Exercices à réaliser
A: Dans le récit du pèlerinage vers Compostelle, à quelle date a lieu le pèlerinage de Notre Dame de Villethiou ?
B: Poursuivez le récit du pèlerinage vers Compostelle après sa dernière phrase.

Texte proposé
____________________

La vie extra – ordinaire d’un pèlerin sur le chemin de Compostelle

15 octobre 2013,

Nous publions en feuilleton le pèlerinage de Jean-Luc Fessard, un ancien des Amis de la Terre co-organisateur avec Brice Lalonde de la célèbre manif à vélo de 1973. Marcheur bien entraîné et observateur de la nature et de ses compagnons de route, il nous raconte cette expérience.

Par Jean- Luc Fessard

La borne des 1000kms«  La vie est un livre ouvert, ceux qui ne voyagent pas n’en lisent qu’une  page ». Citation reçue d’un ami.

Mes notes :

Mon projet de faire le chemin de Tours à Compostelle s’est concrétisé il y a plus de 10 ans. Dans les années 1972- 1973 je suis allé « faire la route » en Amérique du Sud pendant 10 mois. Par la suite je me suis mis en quête d’un autre projet pour partir à nouveau. Et j’ai découvert le livre de Barret et Gurgand « Priez pour nous à Compostelle », lorsqu’il est sorti en librairie. Mais à ce moment-là, ma vie changeait, je commençais une vie professionnelle passionnante et mes filles charlotte puis Alexandra naissaient.

Ce n’est qu’au début du siècle, devenu quinquagénaire, que retrouvant le livre dans ma bibliothèque, je décidais d’aller plus avant. Ma première démarche fut d’aller à la permanence de la rue des Cannettes voir l’association des Amis de Saint Jacques pour me renseigner. J’adhérais à l’association et la personne qui me reçut me remis ma crédentiale. Elle me dit qu’avec le prochain Bulletin de l’association je recevrai une fiche d’un certain Francis Delort qui organisait des marches sur les chemins de Saint Jacques autour de Paris. Et comme par hasard, lorsque je reçus cette fiche, la marche que Francis proposait cette année-là, allait de Paris à Tours par Chartres.  Et, probable signe du destin, elle passait dans mon village d’origine : Prunay-Cassereau. Il était évident que je devais faire cette marche. A l’époque je pensais faire le chemin dans les mois à venir.  Mais je ne voyais pas comment abandonner mon entreprise pendant les  2 mois et demi nécessaires pour le faire en une seule fois et non par petites étapes.. Et je découvris très vite, en marchant avec le groupe de Francis Delort, que les plus âgés d’entre nous, qui étaient déjà à la retraite, marchaient mieux que ceux qui, comme moi, étaient encore en activité. Je décidais donc d’attendre d’être à la retraite pour faire le chemin dans son intégralité. Entre temps j’ai marché avec le groupe Francis Delort. Et pendant 10 ans, outre le Paris-Tours par Chartres, nous avons fait : Reims-Paris, Amiens-Paris, Paris-Vézelay, Paris-le Mont Saint Michel, Paris-Tours par Orléans, Rouen-Paris…

Comme je me préparais à prendre ma retraite, d’août 2012 à mars 2013, j’ai refait, par petites étapes, le chemin de Paris jusqu’à Tours via Chartres. Je suis parti de la Tour Saint Jacques et je suis passé par Arcueil où j’habite.  Quelques mois plus tard, je suis arrivé à Prunay-Cassereau et je suis allé me recueillir dans la basilique proche, de Notre Dame de Villethiou. Dont le pèlerinage a lieu le 8 septembre, le jour de la nativité de la vierge. Coïncidence c’est aussi le jour de ma naissance. En effet ce jour-là, en 1949, à Prunay lorsque je suis né, j’étais prématuré et ma famille s’est inquiétée pour moi. Je donnais l’impression de souffrir, je pleurais beaucoup et j’avais au niveau de l’aine une grosse boule suspecte. De crainte que je ne survive pas, j’ai été ondoyé le jour même, comme cela se faisait à l’époque. Et toute la famille assemblée pour le pèlerinage est allée à Villethiou prier la vierge, en demandant qu’elle me protège. De mon côté j’ai été conduit à l’hôpital de Tours, où en quelques jours sans aucun traitement et sans explication, la grosseur a disparu et je me suis développé normalement.

____________________

Informations fournies
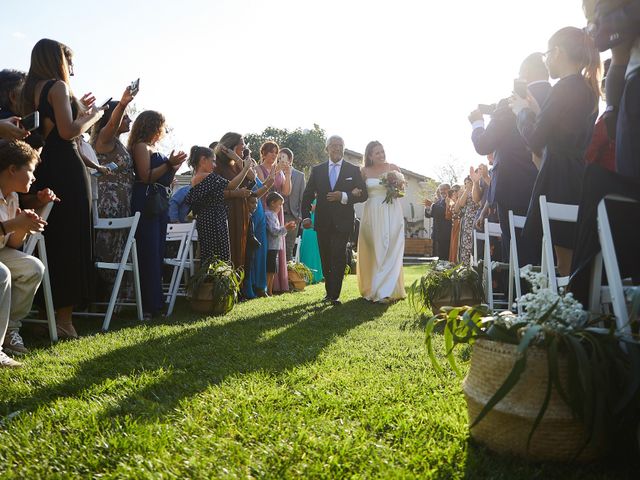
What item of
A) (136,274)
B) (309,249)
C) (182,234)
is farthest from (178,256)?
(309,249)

____________________

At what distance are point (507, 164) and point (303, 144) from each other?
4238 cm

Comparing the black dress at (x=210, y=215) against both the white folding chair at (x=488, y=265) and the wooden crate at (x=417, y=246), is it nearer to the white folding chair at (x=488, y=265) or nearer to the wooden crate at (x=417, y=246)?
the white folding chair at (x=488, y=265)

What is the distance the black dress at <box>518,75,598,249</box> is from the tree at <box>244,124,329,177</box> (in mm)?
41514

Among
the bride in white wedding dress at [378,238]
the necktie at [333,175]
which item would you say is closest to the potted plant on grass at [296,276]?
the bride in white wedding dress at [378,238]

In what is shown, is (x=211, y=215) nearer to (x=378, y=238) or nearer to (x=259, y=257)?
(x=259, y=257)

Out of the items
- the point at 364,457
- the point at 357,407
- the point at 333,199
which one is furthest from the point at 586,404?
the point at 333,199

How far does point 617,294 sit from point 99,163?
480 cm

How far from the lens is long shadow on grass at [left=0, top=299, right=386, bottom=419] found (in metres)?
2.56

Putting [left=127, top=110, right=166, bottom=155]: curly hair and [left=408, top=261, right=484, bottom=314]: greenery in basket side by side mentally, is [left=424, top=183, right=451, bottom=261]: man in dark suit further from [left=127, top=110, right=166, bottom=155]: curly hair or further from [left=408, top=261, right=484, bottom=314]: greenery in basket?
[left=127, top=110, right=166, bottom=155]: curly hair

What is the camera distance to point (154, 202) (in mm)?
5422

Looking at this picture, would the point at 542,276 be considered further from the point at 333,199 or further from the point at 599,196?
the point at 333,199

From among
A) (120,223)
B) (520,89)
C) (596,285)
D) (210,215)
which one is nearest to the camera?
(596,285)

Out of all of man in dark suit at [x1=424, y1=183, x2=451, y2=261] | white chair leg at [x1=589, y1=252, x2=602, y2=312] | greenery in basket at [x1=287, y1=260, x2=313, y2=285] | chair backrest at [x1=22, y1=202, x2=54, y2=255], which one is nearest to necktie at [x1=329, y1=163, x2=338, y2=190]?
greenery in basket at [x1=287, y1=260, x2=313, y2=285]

____________________

Résultats par exercice
A: Le 8 septembre, jour de la nativité de la Vierge.

B:
Début mars 2013, la transmission de l’entreprise, que j’avais créée il y a 25 ans, à mon équipe est achevée. Je peux partir sur le chemin pour une démarche : physique, écologique, humaine et spirituelle.

C’est une authentique épreuve physique que de partir ainsi sur le chemin sur plusieurs centaines de kilomètres, avec un sac à dos d’environ dix kilos. Ce sera d’ailleurs tout au long du chemin l’une de mes principales craintes : celle de me blesser et de ne pouvoir aller jusqu’au bout. Certes, à l’opposé de Jean-Christophe Ruffin, qui explique dans son livre « Immortelle Randonnée », comment a fait le chemin à la dure, j’ai choisi d’alléger au maximum mon sac : pas de tente, pas de duvet et pas de matériel de cuisine. Il me faut tous les jours trouver repas, lit et couverture. De ce fait, mon sac pèse entre huit et dix kilos en fonction de la quantité d’eau que je prends.

Une démarche écologique, par la recherche d’une vie en pleine nature, lente et simple à la fois. Pour la légèreté de sac, je me débarrasse de l’inutile. Ce choix fut pertinent car tous objets que j’ai sélectionnés me seront effectivement utiles, aucun ne restera inutilisé. Et pendant deux mois et demi je progresserai lentement, à mon rythme, sur le chemin au gré des intempéries.

Une démarche humaine, à l’instar de ce que j’avais vécu en Amérique du Sud. A l’époque, j’étais déjà parti seul, dans une recherche initiale de contacts avec des populations exotiques, quechuas, amazoniennes… vite remplacée par des rencontres extraordinaires avec des gens ordinaires. Cette fois je suis tout autant curieux de voir quelles rencontres je vais faire.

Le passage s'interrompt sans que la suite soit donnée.